After nearly splitting his sides with laughter over this humorous tale, he said that there was a legend about a small lake in the neighbourhood called Nong Wen (the lake of the ring), which we might perhaps like to hear. On our assenting, he said the name arose from the following circumstance: A youth wandering through the woods with his sweetheart became unseemly in his attentions, and thereby deeply offended the local spirit, who, to punish them, caused the ground to sink gradually under their feet. The couple fled in great fear. The young man in his terror grasped the girl’s hand, and she, in her hurry to get away, wrenched it from him with such force that her ring fell off and came to the ground. The ring sinking, became a round pool—the Ring Lake.

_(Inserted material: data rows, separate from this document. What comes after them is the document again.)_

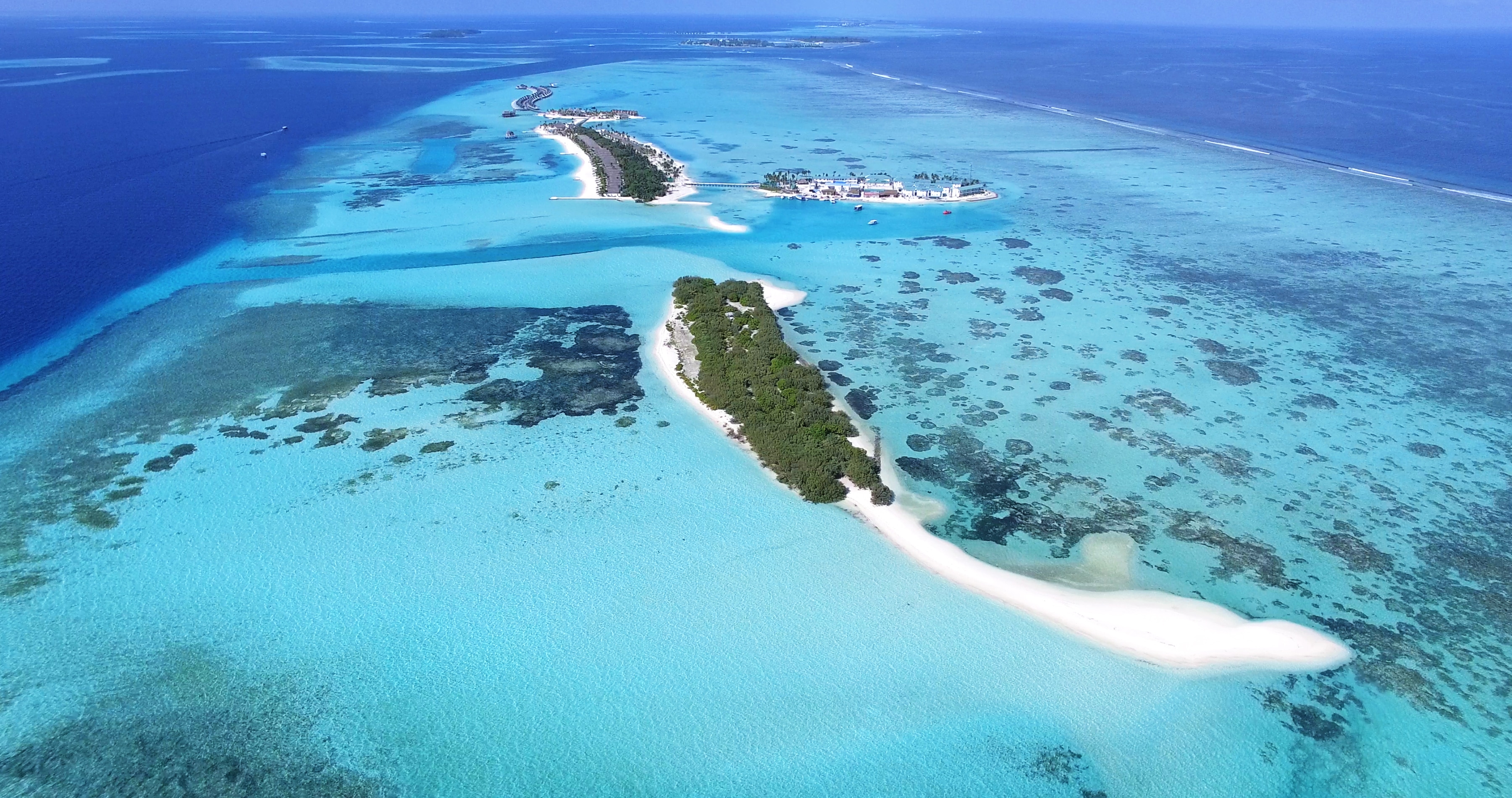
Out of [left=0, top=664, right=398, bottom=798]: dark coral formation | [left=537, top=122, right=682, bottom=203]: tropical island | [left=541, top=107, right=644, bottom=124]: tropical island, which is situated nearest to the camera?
[left=0, top=664, right=398, bottom=798]: dark coral formation

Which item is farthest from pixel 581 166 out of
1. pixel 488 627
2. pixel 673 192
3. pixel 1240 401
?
pixel 488 627

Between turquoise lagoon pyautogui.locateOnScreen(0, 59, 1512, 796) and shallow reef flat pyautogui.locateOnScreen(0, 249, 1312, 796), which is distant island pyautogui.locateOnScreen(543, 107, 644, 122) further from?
shallow reef flat pyautogui.locateOnScreen(0, 249, 1312, 796)

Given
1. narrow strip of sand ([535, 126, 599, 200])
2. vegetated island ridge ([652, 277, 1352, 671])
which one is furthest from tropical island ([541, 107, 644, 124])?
vegetated island ridge ([652, 277, 1352, 671])

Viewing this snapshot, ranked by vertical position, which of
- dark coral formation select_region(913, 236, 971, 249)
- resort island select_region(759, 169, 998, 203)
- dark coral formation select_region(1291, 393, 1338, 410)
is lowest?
dark coral formation select_region(1291, 393, 1338, 410)

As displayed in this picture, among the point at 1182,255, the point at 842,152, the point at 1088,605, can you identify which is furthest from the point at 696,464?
the point at 842,152

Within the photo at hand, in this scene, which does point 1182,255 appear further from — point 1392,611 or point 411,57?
point 411,57

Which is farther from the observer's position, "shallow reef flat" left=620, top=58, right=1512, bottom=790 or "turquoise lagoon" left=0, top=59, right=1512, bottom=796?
"shallow reef flat" left=620, top=58, right=1512, bottom=790

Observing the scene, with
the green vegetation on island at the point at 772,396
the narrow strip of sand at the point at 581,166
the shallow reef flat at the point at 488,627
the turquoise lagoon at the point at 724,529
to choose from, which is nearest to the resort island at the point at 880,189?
the turquoise lagoon at the point at 724,529

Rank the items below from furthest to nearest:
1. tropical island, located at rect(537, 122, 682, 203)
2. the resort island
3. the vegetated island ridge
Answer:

Komara-pat, the god of medicine, mentioned in the first legend, is sacrificed to by all doctors in Siam at the expense of their patients, and in the stories told of him, seems to have many of the qualities of the Aswins, two grotesque personages in the Rig Veda, who were the general practitioners of medicine amongst the Aryans. In the Rig Veda they are described as brothers of the sun, and travel in three-cornered, three-wheeled cars drawn by asses. They are depicted as half-comic, half-serious personages, with very long arms, and are concerned in every odd legend in the Veda. To a holy man who was beheaded for revealing to them forbidden science, they presented a horse’s head, and stuck it on his neck in place of his own head. They enabled the lame to walk and the blind to see, and restored an “aged man to youth, as a wheelwright repairs a worn-out car.” These professors in healing seem to be the progenitors of the jugglers, magicians, and quacks found in all ages, not only in the East, but in Europe.
A Siamese doctor, according to an account given by a medical missionary, is distinguished from other folk by his medicine-box, wrapped up in a piece of figured muslin or some silken or woollen fabric, holding half a bushel, more or less, of pills and powders, carried under his arm or in his little skiff, or in the arms of a single servant. As the customs of the country require physicians to remain day and night with their patients while suffering under grave diseases, it is impossible for them to attend upon many persons at a time. Doctors are therefore far from being in the possession of a lucrative practice, and few are lucky enough to be able to save sufficient to enable them to acquire a teak-built house surrounded by an orchard, and support two or three wives, together with a growing family.